Jobs – or the lack of them – are on attendees’ minds at an OECD Forum session entitled, “How to avoid a jobless recovery”. As moderator Chris Giles, economics editor of the Financial Times, points out, the economic recovery following the recession has yet to be matched by a fall in unemployment (which the OECD projects will peak at about 8½% this year). Concern over unemployment comes against a backdrop of increasing pressure to cut state spending, which many fear could impede efforts to cut joblessness.

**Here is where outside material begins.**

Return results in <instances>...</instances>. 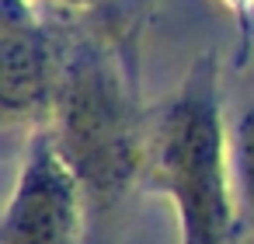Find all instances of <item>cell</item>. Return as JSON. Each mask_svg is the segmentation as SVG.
Here are the masks:
<instances>
[{"instance_id": "obj_5", "label": "cell", "mask_w": 254, "mask_h": 244, "mask_svg": "<svg viewBox=\"0 0 254 244\" xmlns=\"http://www.w3.org/2000/svg\"><path fill=\"white\" fill-rule=\"evenodd\" d=\"M230 185L237 206V237L254 234V101L230 122Z\"/></svg>"}, {"instance_id": "obj_2", "label": "cell", "mask_w": 254, "mask_h": 244, "mask_svg": "<svg viewBox=\"0 0 254 244\" xmlns=\"http://www.w3.org/2000/svg\"><path fill=\"white\" fill-rule=\"evenodd\" d=\"M49 129L84 192V244H105L108 220L126 199L132 178L143 171L146 133L139 129L129 94L101 49L84 46L66 60Z\"/></svg>"}, {"instance_id": "obj_4", "label": "cell", "mask_w": 254, "mask_h": 244, "mask_svg": "<svg viewBox=\"0 0 254 244\" xmlns=\"http://www.w3.org/2000/svg\"><path fill=\"white\" fill-rule=\"evenodd\" d=\"M60 67L42 25L32 14V0H4L0 14V105L4 122L49 126L60 91Z\"/></svg>"}, {"instance_id": "obj_6", "label": "cell", "mask_w": 254, "mask_h": 244, "mask_svg": "<svg viewBox=\"0 0 254 244\" xmlns=\"http://www.w3.org/2000/svg\"><path fill=\"white\" fill-rule=\"evenodd\" d=\"M49 4H66V7H94V4H105V0H49Z\"/></svg>"}, {"instance_id": "obj_3", "label": "cell", "mask_w": 254, "mask_h": 244, "mask_svg": "<svg viewBox=\"0 0 254 244\" xmlns=\"http://www.w3.org/2000/svg\"><path fill=\"white\" fill-rule=\"evenodd\" d=\"M87 206L80 181L60 154L53 129L32 133L18 185L11 192L0 244H84Z\"/></svg>"}, {"instance_id": "obj_1", "label": "cell", "mask_w": 254, "mask_h": 244, "mask_svg": "<svg viewBox=\"0 0 254 244\" xmlns=\"http://www.w3.org/2000/svg\"><path fill=\"white\" fill-rule=\"evenodd\" d=\"M146 181L174 202L181 244H230L237 206L216 56L205 53L146 129Z\"/></svg>"}]
</instances>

And it isn’t simply joblessness that’s a concern, but also long-term and structural unemployment, says Richard Trumka, President of the American Federation of Labor-Congress of Industrial Organizations (AFL-CIO). He believes workers in the United States are “angry, anxious and going through tremendous amounts of pain”, and warns that headline economic figures don’t really reflect the experience of workers. “All the GDP in the world doesn’t mean there’s a recovery. Until people are back in work, they won’t believe in a recovery.”

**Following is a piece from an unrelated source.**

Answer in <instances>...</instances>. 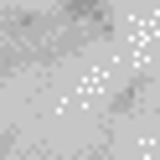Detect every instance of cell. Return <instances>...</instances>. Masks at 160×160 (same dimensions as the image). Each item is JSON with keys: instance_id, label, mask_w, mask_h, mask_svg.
Here are the masks:
<instances>
[{"instance_id": "obj_3", "label": "cell", "mask_w": 160, "mask_h": 160, "mask_svg": "<svg viewBox=\"0 0 160 160\" xmlns=\"http://www.w3.org/2000/svg\"><path fill=\"white\" fill-rule=\"evenodd\" d=\"M108 5H114V0H62L52 21H62V26H72V21H88V16H98V11H108Z\"/></svg>"}, {"instance_id": "obj_2", "label": "cell", "mask_w": 160, "mask_h": 160, "mask_svg": "<svg viewBox=\"0 0 160 160\" xmlns=\"http://www.w3.org/2000/svg\"><path fill=\"white\" fill-rule=\"evenodd\" d=\"M150 83H155V78H150V72H134V78H129V83L119 88L114 98H108V119H124L129 108H134L139 98H145V88H150Z\"/></svg>"}, {"instance_id": "obj_1", "label": "cell", "mask_w": 160, "mask_h": 160, "mask_svg": "<svg viewBox=\"0 0 160 160\" xmlns=\"http://www.w3.org/2000/svg\"><path fill=\"white\" fill-rule=\"evenodd\" d=\"M47 26H52V16H47V11H21V5H16V11L0 16V31H5V42H16V47H31Z\"/></svg>"}, {"instance_id": "obj_4", "label": "cell", "mask_w": 160, "mask_h": 160, "mask_svg": "<svg viewBox=\"0 0 160 160\" xmlns=\"http://www.w3.org/2000/svg\"><path fill=\"white\" fill-rule=\"evenodd\" d=\"M26 62H31V52H26V47H0V78H11L16 72V67H26Z\"/></svg>"}, {"instance_id": "obj_5", "label": "cell", "mask_w": 160, "mask_h": 160, "mask_svg": "<svg viewBox=\"0 0 160 160\" xmlns=\"http://www.w3.org/2000/svg\"><path fill=\"white\" fill-rule=\"evenodd\" d=\"M0 160H21V134L16 129H0Z\"/></svg>"}, {"instance_id": "obj_6", "label": "cell", "mask_w": 160, "mask_h": 160, "mask_svg": "<svg viewBox=\"0 0 160 160\" xmlns=\"http://www.w3.org/2000/svg\"><path fill=\"white\" fill-rule=\"evenodd\" d=\"M83 160H114V145H108V139H103V145H93V150H88Z\"/></svg>"}]
</instances>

The jobs crisis is being felt particularly by young people, according to Luca Scarpiello, a board member of the European Youth Forum. He’s been responding to a question about fears of the crisis creating a “lost generation” of young people who suffer permanently reduced job prospects. For young people, he says, that would mean experiencing unemployment as a structural part of their lives, and relying on short-term labour contracts that offer little in the way of training or skills development. The risk of a lost generation also represents a tremendous potential waste of human capital – after all, he says, “we are the most trained generation in history”.
So, what to do? Panellists are discussing ways in which government policies could tackle unemployment – and the risk that cuts in government spending could actually make things worse. The big run-up in government spending during the crisis has raised deficits and public debts, and there’s intense pressure for governments to get their financial houses back in order. That probably means spending cuts.
But as Pier Carlo Padoan, the OECD’s Chief Economist, has pointed out, we must make the right cuts: In some cases, it might even be a good idea to raise spending – especially in growth-friendly areas like R&D and education. But, considering the still-fragile state of OECD economies, is it too soon to be talking about fiscal consolidation? The noted British economist, Robert Skidelsky, has sounded a warning note. “Many economies are on a life-support system,” he says. “Economic output would be reduced if support was turned off.” And, responding to a question from the floor, he’s also queried the benefits of cutting public jobs: “I am always amused by those who prefer the total waste of unemployment to the partial waste of a large public bureaucracy.”
Nevertheless, as announcements from several governments in Europe this week have underlined, consolidation now seems to be the order of the day. But, as Chris Giles has reminded governments in his summing up, that needs to be balanced with a determined effort to cut unemployment.